@MagpulPony
Pretty much. There was a huge flood of “gangster” movies made in the 1930s in which every Mafia hoodlum was shown shooting up entire neighborhoods with full-auto Thompson SMGs and sniping at babies with suppressed firearms.
…only, due to the expense of the Thompson SMG, among other things, Hollywood production houses owned more of them than most nations’ armies (the US military was distinctly uninterested in the Thompson, considering it neither fish nor fowl and put off by the fact that it cost as much as four or five Springfield rifles) and they were singularly rare in criminal hands. But the confusion was helped along by lurid newsreels shown after the movie saying things like “GANGSTER ARSENAL OF TOMMY GUNS SEIZED,” and then the camera would pan for a few seconds over the captured “arsenal” showed BARs and Browning M1919s sold out the back door of the local National Guard arsenal by a corrupt supply sergeant and a small sprinkling of very ordinary hunting rifles and police service revolvers, and perhaps a double-barrel shotgun or two that had been cut down into a “lupara.”

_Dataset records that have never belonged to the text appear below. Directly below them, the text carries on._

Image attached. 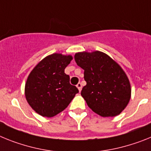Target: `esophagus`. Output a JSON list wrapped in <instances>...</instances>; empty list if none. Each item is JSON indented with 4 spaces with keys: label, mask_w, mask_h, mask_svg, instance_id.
Masks as SVG:
<instances>
[{
    "label": "esophagus",
    "mask_w": 151,
    "mask_h": 151,
    "mask_svg": "<svg viewBox=\"0 0 151 151\" xmlns=\"http://www.w3.org/2000/svg\"><path fill=\"white\" fill-rule=\"evenodd\" d=\"M77 89H78V90H79L80 92L81 91V90H82V85H81V83H78L77 84Z\"/></svg>",
    "instance_id": "esophagus-1"
}]
</instances>
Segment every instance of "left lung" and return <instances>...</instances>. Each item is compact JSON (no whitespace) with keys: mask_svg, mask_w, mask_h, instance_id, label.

The public, with rare exceptions, did not question any of this–which would have been difficult in an era before the Internet anyway. In, say, 1933, the only options for information were local and national newspapers and magazines of dubious accuracy and suspicious political leanings, that were more interested in lurid stories to drive sales than truth, newsreels even more lurid and politically driven, and the radio. Radio stations were owned by the same people who owned the movie production houses. All of this, plus rumor based on these things, was all anyone had to gain information about what was happening and form opinions.

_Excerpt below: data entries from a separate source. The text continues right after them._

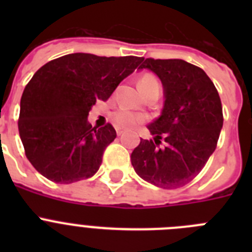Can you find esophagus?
<instances>
[{"mask_svg":"<svg viewBox=\"0 0 252 252\" xmlns=\"http://www.w3.org/2000/svg\"><path fill=\"white\" fill-rule=\"evenodd\" d=\"M116 132H117V135H119V136H121L122 133H124V130H121V128H117V130H116Z\"/></svg>","mask_w":252,"mask_h":252,"instance_id":"34e87169","label":"esophagus"}]
</instances>
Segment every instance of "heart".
<instances>
[{
	"mask_svg": "<svg viewBox=\"0 0 252 252\" xmlns=\"http://www.w3.org/2000/svg\"><path fill=\"white\" fill-rule=\"evenodd\" d=\"M139 88L141 90L142 93L149 92L154 88H159L160 84L158 79L151 74H144L139 81ZM146 121V116L142 113L132 112V111L127 110V108H121L113 115V122L117 127L120 128H132L137 125L142 124Z\"/></svg>",
	"mask_w": 252,
	"mask_h": 252,
	"instance_id": "heart-1",
	"label": "heart"
}]
</instances>
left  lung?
I'll use <instances>...</instances> for the list:
<instances>
[{
    "instance_id": "obj_1",
    "label": "left lung",
    "mask_w": 252,
    "mask_h": 252,
    "mask_svg": "<svg viewBox=\"0 0 252 252\" xmlns=\"http://www.w3.org/2000/svg\"><path fill=\"white\" fill-rule=\"evenodd\" d=\"M164 87V108L131 154L140 178L164 189L186 186L204 168L223 125L221 98L203 69L182 59L144 60ZM164 147H160L161 140Z\"/></svg>"
}]
</instances>
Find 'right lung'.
<instances>
[{"mask_svg":"<svg viewBox=\"0 0 252 252\" xmlns=\"http://www.w3.org/2000/svg\"><path fill=\"white\" fill-rule=\"evenodd\" d=\"M144 58L74 53L50 60L32 75L20 102L19 132L40 174L60 184L91 178L116 139L111 124L88 122L95 101H107Z\"/></svg>","mask_w":252,"mask_h":252,"instance_id":"right-lung-1","label":"right lung"}]
</instances>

I would also say that in the US it’s not so much the general public that has a problem with suppressors. There has always been a cohort of loud, opinionated Karens who don’t like the idea of private ownership of weapons of any kind at all, motivated, perhaps, by a form of Stockholm Syndrome. No, I think it’s politicians uncomfortable with the fact that the people they’re supposed to represent might take exception to the Big Plans they’ve got for us all.